» **取り組むこと**:
1 – デンキウナギについての文章によると、デンキウナギはどのくらいの間隔で水面から顔を出して息をする必要がありますか。
2 – デンキウナギについての文章を、最後の文の後から書き継いでください。

電気を操る「デンキウナギ」は、時には1000ボルト近い電気を発電します。
そのデンキウナギは、私たちが知る「ウナギ」とは、別の進化を遂げているといいます。
デンキウナギの「お尻の穴」を探してみると、なんとノドの下辺りにありました。
その位置を、形の似ている「ニホンウナギ」と比べてみると、この通り違います。
心臓などの大切な器官も、すべて前の方に集まっています。
残りの胴体の部分は、電気を発生させるための「発電器官」なのです。
ちなみに、デンキウナギは、必要な酸素の8割を口からの空気呼吸で取り込んでいます。
そのため、10分に1度くらいの間隔で水面から顔を出して息をしないといけません。
デンキウナギが生息しているのは、南米アマゾン。
そこにいるワニなどの敵から身を護るために、ある工夫をしています。
電気は水中に拡散するため効果が弱まるので、敵に乗り上がって体を押し当てることで、電気を直接浴びせようとします。
デンキウナギが体を水から出して敵に触れると、触れる部分が多くなるにつれ電撃の威力は増加します。
だから、デンキウナギは、できるだけ上に乗り上がり攻撃を強めようとするのです。

» **データ一覧**:
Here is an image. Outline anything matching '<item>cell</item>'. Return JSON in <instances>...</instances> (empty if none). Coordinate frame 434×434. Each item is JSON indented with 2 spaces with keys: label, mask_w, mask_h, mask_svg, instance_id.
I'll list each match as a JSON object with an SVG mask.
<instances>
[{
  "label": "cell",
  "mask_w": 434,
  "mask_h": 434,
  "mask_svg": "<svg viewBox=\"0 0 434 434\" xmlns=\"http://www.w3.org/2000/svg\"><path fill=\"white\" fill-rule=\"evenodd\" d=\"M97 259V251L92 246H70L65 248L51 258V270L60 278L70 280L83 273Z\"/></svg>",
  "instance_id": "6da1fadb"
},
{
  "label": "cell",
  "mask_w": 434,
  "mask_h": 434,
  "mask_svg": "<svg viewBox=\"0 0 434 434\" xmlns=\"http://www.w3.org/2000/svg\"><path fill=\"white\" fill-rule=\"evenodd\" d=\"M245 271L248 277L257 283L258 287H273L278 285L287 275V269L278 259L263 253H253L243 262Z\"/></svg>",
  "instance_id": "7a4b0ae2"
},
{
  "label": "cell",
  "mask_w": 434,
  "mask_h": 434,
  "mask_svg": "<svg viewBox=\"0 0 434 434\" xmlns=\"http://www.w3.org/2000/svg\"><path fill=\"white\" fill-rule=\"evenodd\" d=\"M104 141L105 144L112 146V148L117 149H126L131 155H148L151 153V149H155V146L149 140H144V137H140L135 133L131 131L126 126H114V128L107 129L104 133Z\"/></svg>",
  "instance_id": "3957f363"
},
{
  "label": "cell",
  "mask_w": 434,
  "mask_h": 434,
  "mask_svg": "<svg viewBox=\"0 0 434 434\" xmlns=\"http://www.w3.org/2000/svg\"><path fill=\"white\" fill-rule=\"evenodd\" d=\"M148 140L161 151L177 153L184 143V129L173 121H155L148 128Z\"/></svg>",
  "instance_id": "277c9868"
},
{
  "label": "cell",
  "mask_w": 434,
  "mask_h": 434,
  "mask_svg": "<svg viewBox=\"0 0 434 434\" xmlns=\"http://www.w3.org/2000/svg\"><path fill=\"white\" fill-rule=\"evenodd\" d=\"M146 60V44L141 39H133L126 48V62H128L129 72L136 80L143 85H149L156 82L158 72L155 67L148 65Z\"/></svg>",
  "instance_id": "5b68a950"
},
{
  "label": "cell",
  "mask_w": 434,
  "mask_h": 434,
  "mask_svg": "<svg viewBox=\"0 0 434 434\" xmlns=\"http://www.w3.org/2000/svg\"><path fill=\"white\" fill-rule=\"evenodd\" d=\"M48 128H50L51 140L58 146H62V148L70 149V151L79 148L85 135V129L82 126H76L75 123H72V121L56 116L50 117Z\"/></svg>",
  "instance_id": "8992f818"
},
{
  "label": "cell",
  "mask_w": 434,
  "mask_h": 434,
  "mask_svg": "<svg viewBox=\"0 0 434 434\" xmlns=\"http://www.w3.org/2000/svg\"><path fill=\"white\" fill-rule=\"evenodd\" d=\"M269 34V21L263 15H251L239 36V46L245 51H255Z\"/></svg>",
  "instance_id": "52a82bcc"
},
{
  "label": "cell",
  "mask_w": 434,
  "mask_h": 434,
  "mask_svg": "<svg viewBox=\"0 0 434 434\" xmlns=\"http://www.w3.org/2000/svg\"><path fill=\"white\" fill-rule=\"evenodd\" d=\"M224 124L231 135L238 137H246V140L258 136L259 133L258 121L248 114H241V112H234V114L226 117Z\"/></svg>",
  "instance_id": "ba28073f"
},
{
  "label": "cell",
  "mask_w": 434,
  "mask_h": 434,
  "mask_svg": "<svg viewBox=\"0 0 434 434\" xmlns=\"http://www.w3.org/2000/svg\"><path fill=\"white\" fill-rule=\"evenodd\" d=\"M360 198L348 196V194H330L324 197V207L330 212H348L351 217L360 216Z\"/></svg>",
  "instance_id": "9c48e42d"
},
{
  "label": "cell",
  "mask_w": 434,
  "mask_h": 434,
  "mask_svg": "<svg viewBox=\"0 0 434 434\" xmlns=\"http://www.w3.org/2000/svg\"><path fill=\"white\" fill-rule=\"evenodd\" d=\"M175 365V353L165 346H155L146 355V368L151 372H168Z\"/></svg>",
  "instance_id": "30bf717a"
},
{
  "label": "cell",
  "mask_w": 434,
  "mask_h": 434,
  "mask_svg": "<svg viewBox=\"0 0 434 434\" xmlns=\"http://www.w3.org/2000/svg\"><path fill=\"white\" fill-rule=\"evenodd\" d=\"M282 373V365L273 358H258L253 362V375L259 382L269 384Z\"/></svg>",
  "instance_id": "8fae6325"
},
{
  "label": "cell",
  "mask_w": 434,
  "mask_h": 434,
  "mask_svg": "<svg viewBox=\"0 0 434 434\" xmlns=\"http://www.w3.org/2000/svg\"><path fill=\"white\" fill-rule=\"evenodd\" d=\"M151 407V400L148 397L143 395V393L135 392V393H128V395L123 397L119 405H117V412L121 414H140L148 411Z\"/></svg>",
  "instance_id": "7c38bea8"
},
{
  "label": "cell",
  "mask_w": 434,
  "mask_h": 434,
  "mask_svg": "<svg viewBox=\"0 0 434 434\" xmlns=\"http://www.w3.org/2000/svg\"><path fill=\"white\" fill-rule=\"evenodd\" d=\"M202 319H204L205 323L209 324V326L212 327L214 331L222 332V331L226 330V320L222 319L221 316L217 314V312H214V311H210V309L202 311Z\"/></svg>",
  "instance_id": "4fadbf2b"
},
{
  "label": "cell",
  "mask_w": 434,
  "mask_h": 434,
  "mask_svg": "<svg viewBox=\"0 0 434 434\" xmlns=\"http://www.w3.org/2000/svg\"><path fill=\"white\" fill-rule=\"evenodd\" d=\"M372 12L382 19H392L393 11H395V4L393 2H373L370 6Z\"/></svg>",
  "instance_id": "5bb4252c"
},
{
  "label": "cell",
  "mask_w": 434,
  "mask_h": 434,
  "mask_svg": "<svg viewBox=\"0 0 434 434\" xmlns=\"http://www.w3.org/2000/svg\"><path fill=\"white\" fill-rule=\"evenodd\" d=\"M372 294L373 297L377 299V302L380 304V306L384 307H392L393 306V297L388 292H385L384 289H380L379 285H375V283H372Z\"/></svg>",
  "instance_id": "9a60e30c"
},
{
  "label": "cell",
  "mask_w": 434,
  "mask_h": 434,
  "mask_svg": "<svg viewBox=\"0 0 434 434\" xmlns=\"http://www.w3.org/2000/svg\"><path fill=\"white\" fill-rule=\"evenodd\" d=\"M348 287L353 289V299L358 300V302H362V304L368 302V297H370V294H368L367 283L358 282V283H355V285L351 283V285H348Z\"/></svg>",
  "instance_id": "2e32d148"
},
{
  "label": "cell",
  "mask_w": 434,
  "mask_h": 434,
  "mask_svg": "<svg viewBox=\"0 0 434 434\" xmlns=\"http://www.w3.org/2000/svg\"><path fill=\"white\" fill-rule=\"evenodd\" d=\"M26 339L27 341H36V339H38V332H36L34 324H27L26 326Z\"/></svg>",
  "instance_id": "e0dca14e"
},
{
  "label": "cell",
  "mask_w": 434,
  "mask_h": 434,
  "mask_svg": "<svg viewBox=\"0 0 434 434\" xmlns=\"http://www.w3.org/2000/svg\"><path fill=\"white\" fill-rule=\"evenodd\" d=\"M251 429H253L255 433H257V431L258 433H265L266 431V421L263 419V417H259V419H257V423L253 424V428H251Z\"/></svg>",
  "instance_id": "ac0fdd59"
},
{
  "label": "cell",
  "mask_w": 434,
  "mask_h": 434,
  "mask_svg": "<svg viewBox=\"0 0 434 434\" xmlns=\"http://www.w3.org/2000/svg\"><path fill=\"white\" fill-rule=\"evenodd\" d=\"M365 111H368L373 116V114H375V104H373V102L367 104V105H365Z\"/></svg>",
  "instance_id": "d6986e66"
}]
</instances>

» **解答**:
1 – 10分に1度くらいの間隔です。

2 –
実は、デンキウナギは、頭側が (+プラス極)、尾が(ーマイナス極)になっています。
まるで、巨大な電池のような体なのです。
泳いでいるときにも、常に弱い電気を発し続けていて、その電気の歪みを敏感に感じ取ることで、自分の周りの生き物や、障害物の位置や大きさまでわかるといいます。
実は、デンキウナギは、目があまり良くありません。
そのかわり、アゴいち面に超高感度の電気センサーが張り巡らされており、自分の発した電気をキャッチすることで、周囲の様子を確認しているのです。
獲物の魚を狩る時は、通常の弱い電気とは別の高い電圧の電気を流して、獲物の筋肉を収縮させて動きを止めて仕留めます。
さらに、体をU字型に曲げ、頭と尾の電極を近づけることで、内側の電気が強化され、電気ショックの威力は、真っ直ぐの時の2倍以上になります。